Tuesday, March 12, 2013

Reading Critically For Writers

An inherent part of writing well is reading well. It’s not enough to simply take good books and read them and love them to pieces – we do lots of this already. Honing our skills as writers depends on how much we write and how well we read.

Writers grow by switching on the critical eye and analyzing why particular books worked. Book reviewers often summarize the important elements of the story and judge whether or not the story worked for them overall. Literary analysis is more dissecting the text looking for themes and meaning and reflections of the author’s troubled love life.

Writers, however, can benefit from looking into the seemingly simplest elements, the tiny threads that weave together and form the entire tapestry. We first learn to speak by listening to others and imitating vocal patterns. We learn to write by imitating what we read, and we learn to write better by reading more effectively.

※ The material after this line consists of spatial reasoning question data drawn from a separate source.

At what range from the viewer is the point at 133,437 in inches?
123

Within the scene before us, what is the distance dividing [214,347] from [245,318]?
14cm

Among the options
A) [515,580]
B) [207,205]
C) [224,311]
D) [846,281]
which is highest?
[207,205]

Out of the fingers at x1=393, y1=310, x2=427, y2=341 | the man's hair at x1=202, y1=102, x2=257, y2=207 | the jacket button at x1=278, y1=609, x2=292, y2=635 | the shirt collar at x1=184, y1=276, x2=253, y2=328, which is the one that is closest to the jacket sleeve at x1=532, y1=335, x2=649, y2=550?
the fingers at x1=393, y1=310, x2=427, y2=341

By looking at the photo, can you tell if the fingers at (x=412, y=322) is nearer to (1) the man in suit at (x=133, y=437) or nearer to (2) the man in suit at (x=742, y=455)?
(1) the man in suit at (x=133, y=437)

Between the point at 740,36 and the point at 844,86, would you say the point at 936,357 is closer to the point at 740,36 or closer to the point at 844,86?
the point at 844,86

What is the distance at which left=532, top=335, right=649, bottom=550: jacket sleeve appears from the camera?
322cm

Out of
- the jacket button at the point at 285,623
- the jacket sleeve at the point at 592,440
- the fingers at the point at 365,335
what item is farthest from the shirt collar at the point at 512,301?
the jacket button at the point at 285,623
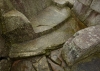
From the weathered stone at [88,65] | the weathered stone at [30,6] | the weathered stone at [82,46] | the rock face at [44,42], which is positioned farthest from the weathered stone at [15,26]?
the weathered stone at [88,65]

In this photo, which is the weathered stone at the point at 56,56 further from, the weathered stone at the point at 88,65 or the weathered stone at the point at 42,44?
the weathered stone at the point at 88,65

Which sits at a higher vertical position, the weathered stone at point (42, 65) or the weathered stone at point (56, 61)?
the weathered stone at point (56, 61)

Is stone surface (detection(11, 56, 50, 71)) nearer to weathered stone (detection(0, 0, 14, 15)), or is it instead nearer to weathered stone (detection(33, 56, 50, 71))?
weathered stone (detection(33, 56, 50, 71))

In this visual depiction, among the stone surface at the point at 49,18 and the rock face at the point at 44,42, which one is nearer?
the rock face at the point at 44,42

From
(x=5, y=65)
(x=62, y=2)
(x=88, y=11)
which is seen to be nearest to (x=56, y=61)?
(x=5, y=65)

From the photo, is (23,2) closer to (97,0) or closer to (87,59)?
(97,0)

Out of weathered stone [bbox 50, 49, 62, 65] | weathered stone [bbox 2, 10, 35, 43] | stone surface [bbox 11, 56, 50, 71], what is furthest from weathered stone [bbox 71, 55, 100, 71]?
weathered stone [bbox 2, 10, 35, 43]

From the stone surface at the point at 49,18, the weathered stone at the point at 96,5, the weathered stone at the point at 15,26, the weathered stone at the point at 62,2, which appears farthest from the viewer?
the weathered stone at the point at 62,2

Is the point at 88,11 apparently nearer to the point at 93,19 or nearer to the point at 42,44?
the point at 93,19
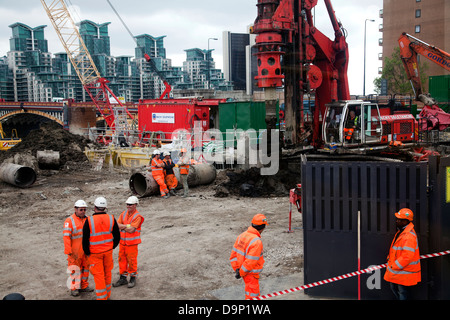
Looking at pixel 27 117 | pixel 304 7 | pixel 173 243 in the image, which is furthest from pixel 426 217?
pixel 27 117

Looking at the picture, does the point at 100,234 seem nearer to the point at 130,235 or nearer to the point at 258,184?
the point at 130,235

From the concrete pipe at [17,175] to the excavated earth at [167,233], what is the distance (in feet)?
0.94

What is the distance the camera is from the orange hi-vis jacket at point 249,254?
590 centimetres

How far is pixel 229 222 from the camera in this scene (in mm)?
12352

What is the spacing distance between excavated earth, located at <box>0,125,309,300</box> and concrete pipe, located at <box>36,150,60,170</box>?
353mm

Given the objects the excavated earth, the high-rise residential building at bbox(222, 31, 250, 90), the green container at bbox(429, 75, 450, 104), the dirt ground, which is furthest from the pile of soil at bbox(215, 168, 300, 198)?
the high-rise residential building at bbox(222, 31, 250, 90)

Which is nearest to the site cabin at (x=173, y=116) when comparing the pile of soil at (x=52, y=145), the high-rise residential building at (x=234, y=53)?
the pile of soil at (x=52, y=145)

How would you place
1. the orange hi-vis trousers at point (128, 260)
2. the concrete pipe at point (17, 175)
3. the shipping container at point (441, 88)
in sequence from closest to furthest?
the orange hi-vis trousers at point (128, 260) < the concrete pipe at point (17, 175) < the shipping container at point (441, 88)

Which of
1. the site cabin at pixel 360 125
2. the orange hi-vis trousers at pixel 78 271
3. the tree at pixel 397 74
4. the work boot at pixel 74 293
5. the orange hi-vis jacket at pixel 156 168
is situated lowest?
the work boot at pixel 74 293

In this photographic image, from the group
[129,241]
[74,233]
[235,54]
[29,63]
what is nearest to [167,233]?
[129,241]

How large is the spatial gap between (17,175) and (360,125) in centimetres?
1336

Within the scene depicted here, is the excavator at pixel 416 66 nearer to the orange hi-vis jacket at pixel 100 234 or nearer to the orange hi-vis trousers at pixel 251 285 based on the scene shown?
the orange hi-vis trousers at pixel 251 285
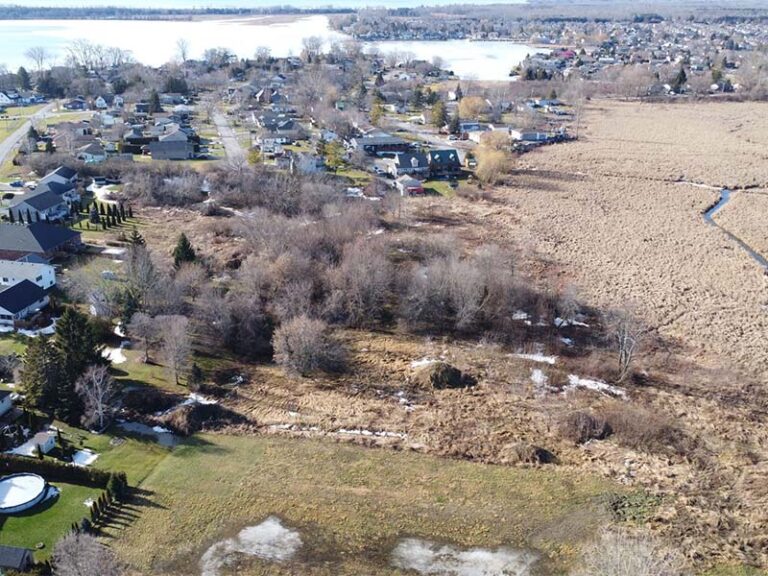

Here are some things to look for as you read:

  • What scenes of the story read faster than others? What parts make you turn the page without thinking and what parts give you the opportunity to stifle a yawn? Look for sources of tension or conflict, especially if either is steadily rising. Look for points in the story where characters move the plot, or the plot moves the characters.
  • Sentence flow carries a narrative. Follow how the author played with sentence length in both slower and faster scenes. Study their techniques in speeding up or easing back on the speed of the narrative. When were longer sentences used? How about shorter? What effect did it generate?
  • Look at the dialogue on its own, without any surrounding action or tags. Just the dialogue. Can the characters be told apart by certain nuances with speaking patterns, idiosyncrasies, or colloquialisms?
  • How are the surroundings described? What sorts of things does the environment reveal without ever directly telling the reader? Clothes, food, building materials, and even character? How does this indirectly reveal the setting? The time and place?
  • With a particular scene that carries a very thick, defining atmosphere or mood, look for colors and sensations. Look for word choices that carry a subliminal effect, the way the narrator or characters regard their surroundings. Even easily overlooked signs such as body language can make an impact.
  • Study how the five senses are utilized, as well as how creatively the author approached using the senses. If the author used any clichés, then in what way? Were the clichés redone with a fresh take? Used in an unexpected manner?
  • How did each chapter or scene or section carry the rising action? What moved the story from point A to B and how did the characters reflect this?
  • If the story had multiple points of view, how did each point of view differ? What was the tone of the language used? How did the various points of view carry their weight in the story? How did those characters impact the plot?
  • Why did you like a particular character? What made them appealing or rounder? What sorts of qualities gave them dimension? What scenes really elevated them from the page and turned them into real people?
  • Why did you not like a particular character? What had you expected out of them? Where did they fail to deliver?
  • What are the subplots? How are the subplots developing beneath the central plot? By the end of the story, how were the subplots solved?
  • How did the author tie off the ending? Were all your questions answered? Did you throw the book at the wall or cradle it gently to your bosom? How did the beginning and the end tie together? What was your lasting impression of the book?

There are a ton of other questions to ask as writers read, but getting started is key. As the critical eye develops, asking these questions will become a natural part of reading and it becomes easier to see more and more of the threads that compromise the story.

The biggest problem I’ve had so far is that the critical eye doesn’t seem to have an off button!